Required work:
Answer these from the canoe thread:
(a) How many fish does the opening post say the group caught?
(b) What sign of a super time does Sr.Jigger give?
(c) Which river did seasick Steve canoe down with his buddy?

Source:
################

# 3 full size guys in a Canoe... Bad idea



## bigbassturd (Mar 25, 2008)

Took my brother and a friend on the Tusc today and had a hell of a good time. 2 dink smallies is alll we got, but we couldnt have had a better day. We managed to roll it over once, but the damn thing wasnt stable at all for the rest of the trip. The stretch of water from Moose Island to Tusky boat ramp is the best ive seen on the Tusc.


----------



## Sr.Jigger (Feb 17, 2005)

That's great..... Some of the best and most fun times I've had fishing I never caught fish for crap. It was the company I was with and the adventures we had that made the day. When your jaws hurt from laughing you know you had a super time. That's what really counts in the scheme of things. I'll take trips like that every time i can.
:B:S


----------



## buckeyebowman (Feb 24, 2012)

I guess 3 full size guys need a full size canoe! And if 2 of them lean the same way at the same time? OOPS!


----------



## seasick Steve (Apr 16, 2011)

i took a buddy of mine on a canoe trip down the youghigheny river in pa. he is a BIG guy. we got it hung up on a rock in some riffles and it flipped. i stood beside him in water up to my waste watching him swim for his life swallowing water. i let him struggle for a minute, tapped him on the shoulder and sugested he stand up! this was 30 years ago and still havent let him forget it. we didnt catch a fish that day but it still ranks as one of my favorite trips.


----------

################

Data section:
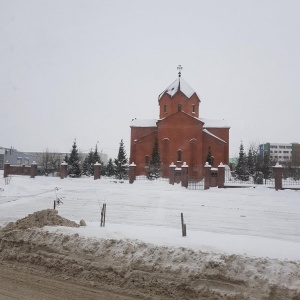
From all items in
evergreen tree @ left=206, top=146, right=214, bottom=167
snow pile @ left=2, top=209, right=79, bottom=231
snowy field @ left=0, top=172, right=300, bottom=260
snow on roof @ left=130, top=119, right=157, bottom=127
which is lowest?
snowy field @ left=0, top=172, right=300, bottom=260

################

Output:
(a) Two ("2 dink smallies").
(b) Your jaws hurt from laughing.
(c) The Youghigheny River in Pennsylvania.